▸ **Excerpt to read**:
⟨
Throughout the ASIC design process we need to predict the performance of the final layout. In floorplanning we wish to predict the interconnect delay before we complete any routing. Imagine trying to predict how long it takes to get from Russia to China without knowing where in Russia we are or where our destination is in China. Actually it is worse, because in floorplanning we may move Russia or China.
To predict delay we need to know the parasitics associated with interconnect: the interconnect capacitance ( wiring capacitance or routing capacitance ) as well as the interconnect resistance. At the floorplanning stage we know only the fanout ( FO ) of a net (the number of gates driven by a net) and the size of the block that the net belongs to. We cannot predict the resistance of the various pieces of the interconnect path since we do not yet know the shape of the interconnect for a net. However, we can estimate the total length of the interconnect and thus estimate the total capacitance. We estimate interconnect length by collecting statistics from previously routed chips and analyzing the results. From these statistics we create tables that predict the interconnect capacitance as a function of net fanout and block size. A floorplanning tool can then use these predicted-capacitance tables (also known as interconnect-load tables or wire-load tables ). Figure 16.4 shows how we derive and use wire-load tables and illustrates the following facts:
- Typically between 60 and 70 percent of nets have a FO = 1.
⟩
▸ **Records shown**:
⟨
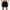 Black #1, variant on Swim Shorts Swim Trunks Mens Bathing Suits Elastic Waist Drawstring Shorts Pants Swimwear Beachwear Underwear Board Shorts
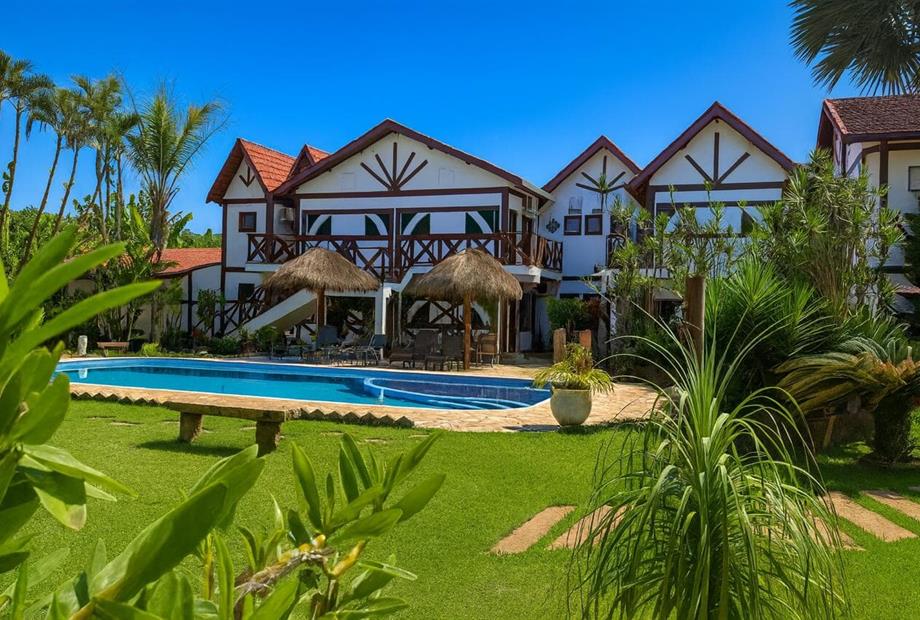 foto raissa tirou.jpeg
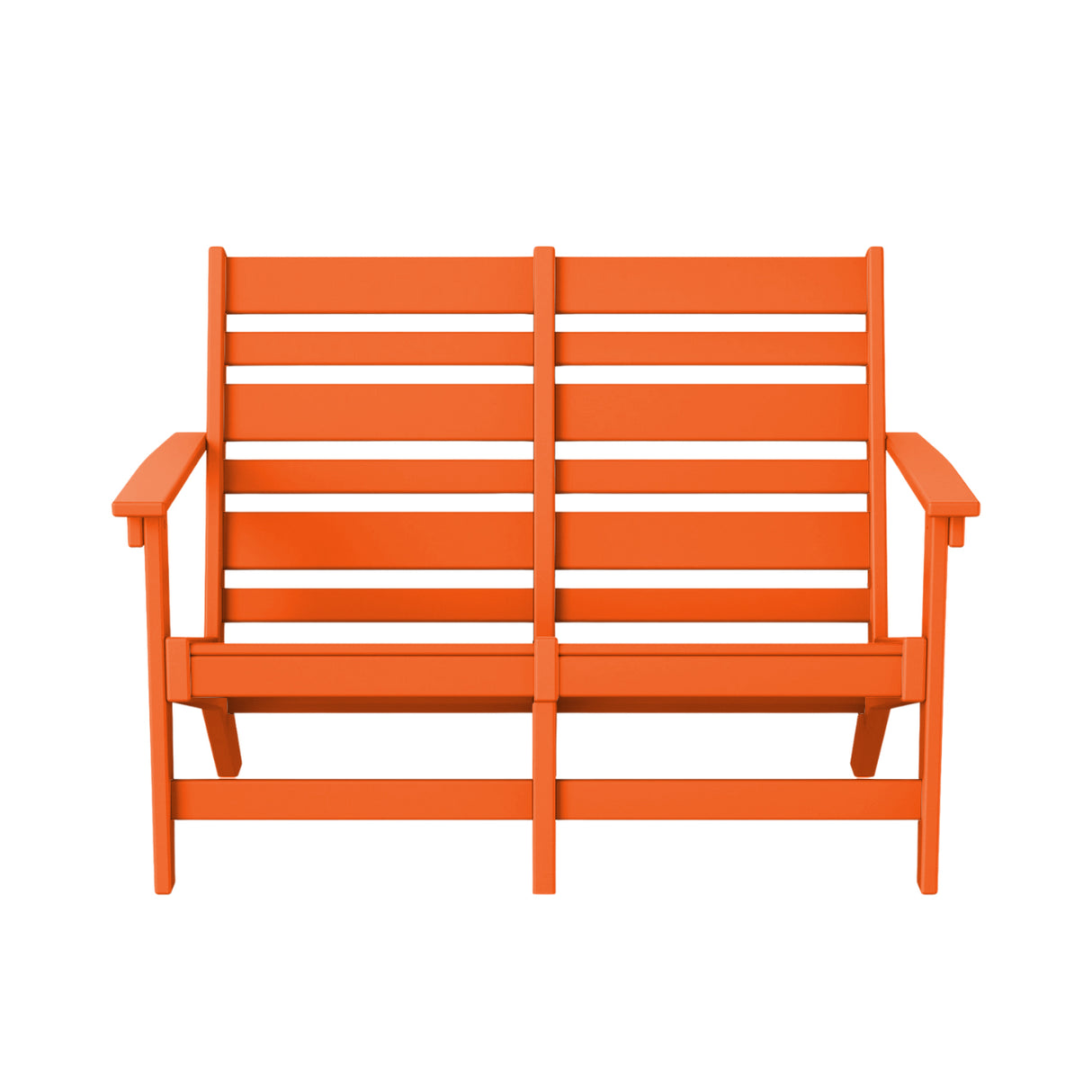 Artifex Kingsley Loveseat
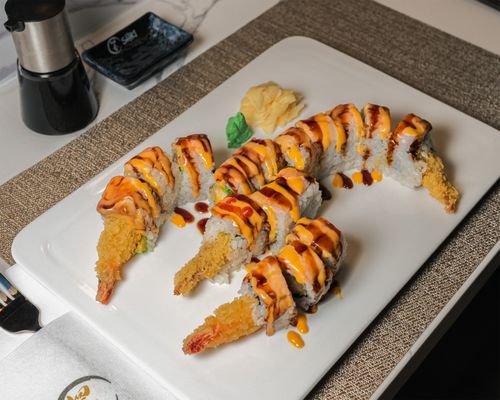 Susiページ4 atsushiページ atsushiページ すしページ すしページ ZX Sushi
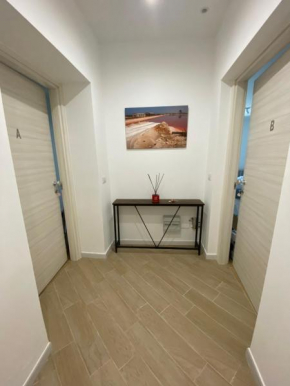G’S HOME Margherita Di Savoia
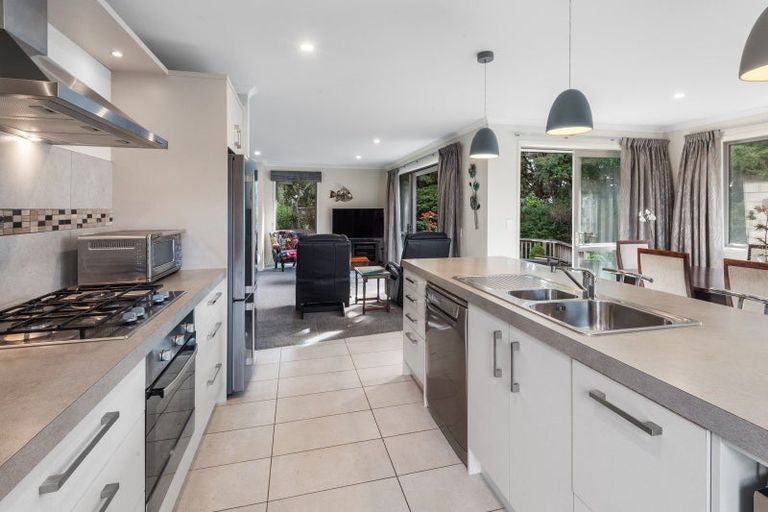Photo of property in 13 North Crest Drive, Onerahi, Whangarei, 0110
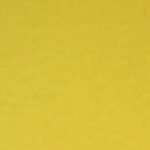 Wissmach - medium amber seedy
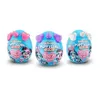Rainbocorns - Puppycorn Rescue Surprise Serie 5, Spielfigur Produktbild-Vorschau 6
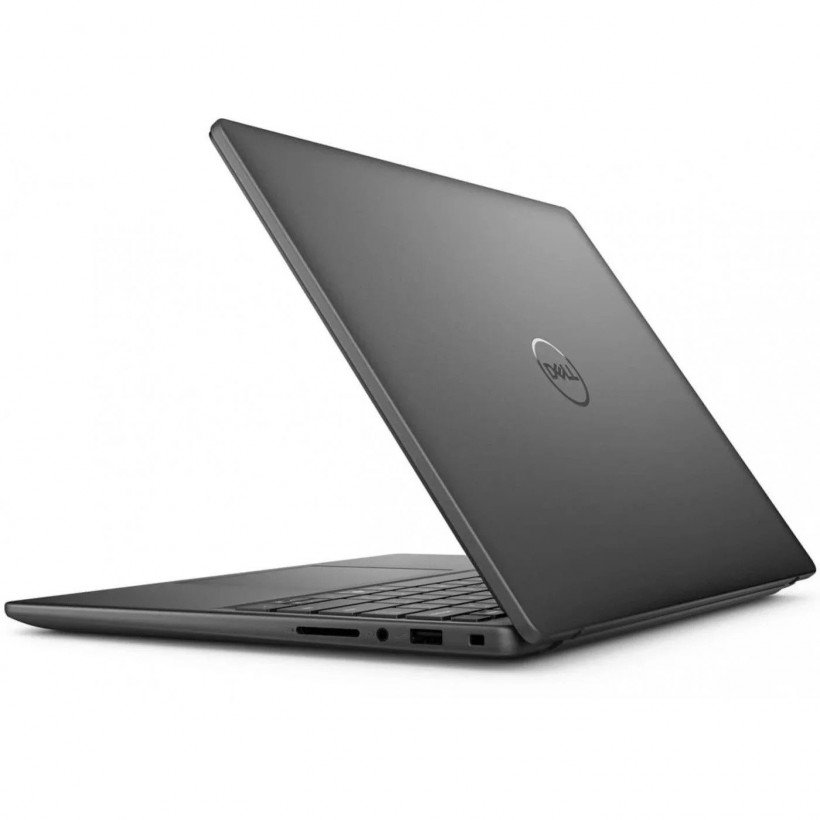 Ноутбук Dell Inspiron 5440 (i5440-5145BLK-PUS)  Фото №2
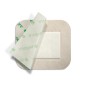 Mepore Pro Pansement 9x10cm | 10pcs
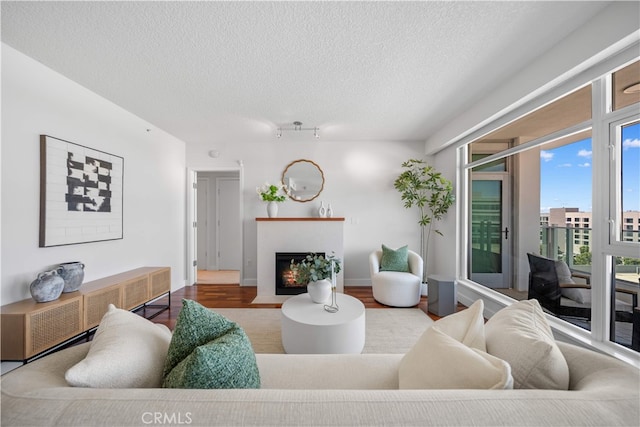 3131 Michelson Dr Unit 706, Irvine, CA 92612 - photo 21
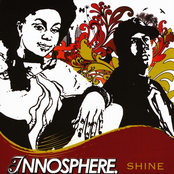 Me N U by Innosphere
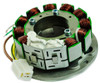 Kimpex HD Stator Fits Ski-doo - 280078 - 280078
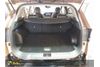 Kia Sportage 1.6T GDi HEV 4 5dr Auto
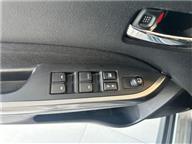 Suzuki Vitara 1.4 Hybrid Gl Elegance 4x2 Ç.Renk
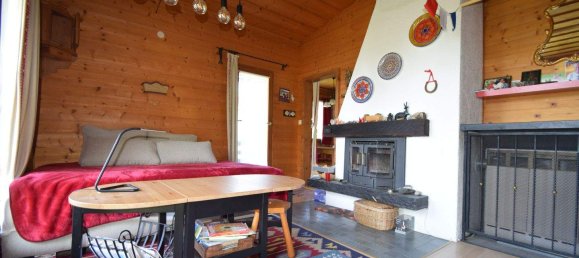 4-Zimmer Haus in Dornbirn, Austria, Nr. 213767 4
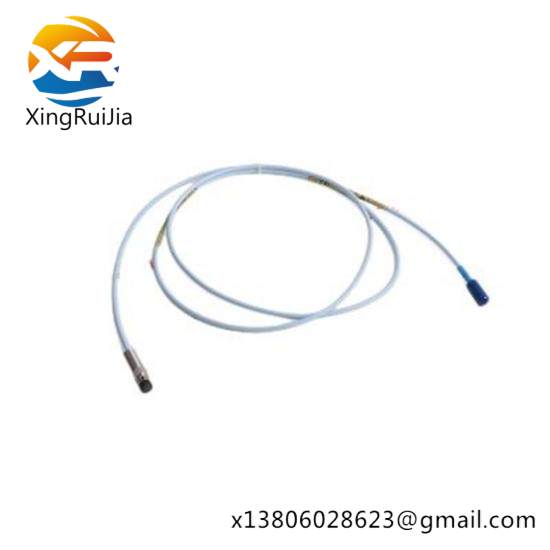 bently_nevada_330105-02-12-15-02-cn_proximity_transducer.jpg BENTLY NEVADA 330105-02-12-15-02-CN PROXIMITY TRANSDUCER
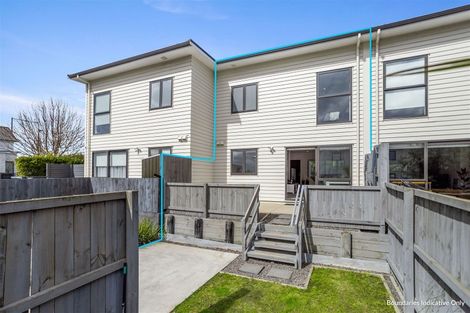 Photo of property in 7/38 Brigham Creek Road, Whenuapai, Auckland, 0618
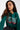 Sweatshirt model 171687 EM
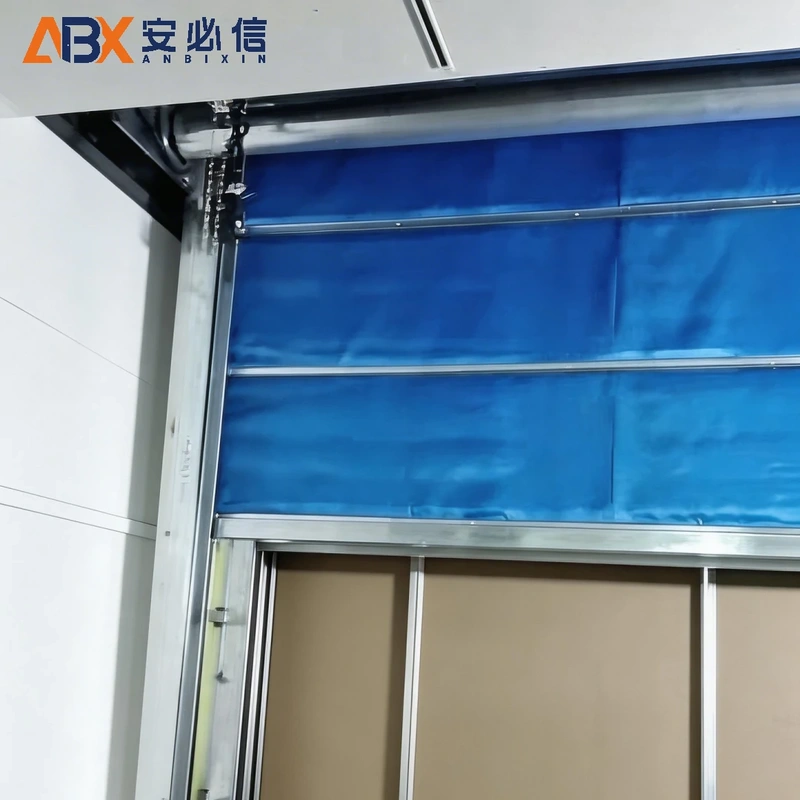 菏泽登车桥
⟩
▸ **The problem**: Carry on with the passage on wire-load tables in ASIC floorplanning, starting right after its last line. The records have no connection to the text above.

▸ **Output for this task**:
- The distribution for a FO = 1 has a very long tail, stretching to interconnects that run from corner to corner of the chip.
- The distribution for a FO = 1 often has two peaks, corresponding to a distribution for close neighbors in subgroups within a block, superimposed on a distribution corresponding to routing between subgroups.
- We often see a twin-peaked distribution at the chip level also, corresponding to separate distributions for interblock routing (inside blocks) and intrablock routing (between blocks).
- The distributions for FO > 1 are more symmetrical and flatter than for FO = 1.
- The wire-load tables can only contain one number, for example the average net capacitance, for any one distribution. Many tools take a worst-case approach and use the 80- or 90-percentile point instead of the average. Thus a tool may use a predicted capacitance for which we know 90 percent of the nets will have less than the estimated capacitance.
- We need to repeat the statistical analysis for blocks with different sizes. For example, a net with a FO = 1 in a 25 k-gate block will have a different (larger) average length than if the net were in a 5 k-gate block.
- The statistics depend on the shape (aspect ratio) of the block (usually the statistics are only calculated for square blocks).
- The statistics will also depend on the type of netlist. For example, the distributions will be different for a netlist generated by setting a constraint for minimum logic delay during synthesis—which tends to generate large numbers of two-input NAND gates—than for netlists generated using minimum-area constraints.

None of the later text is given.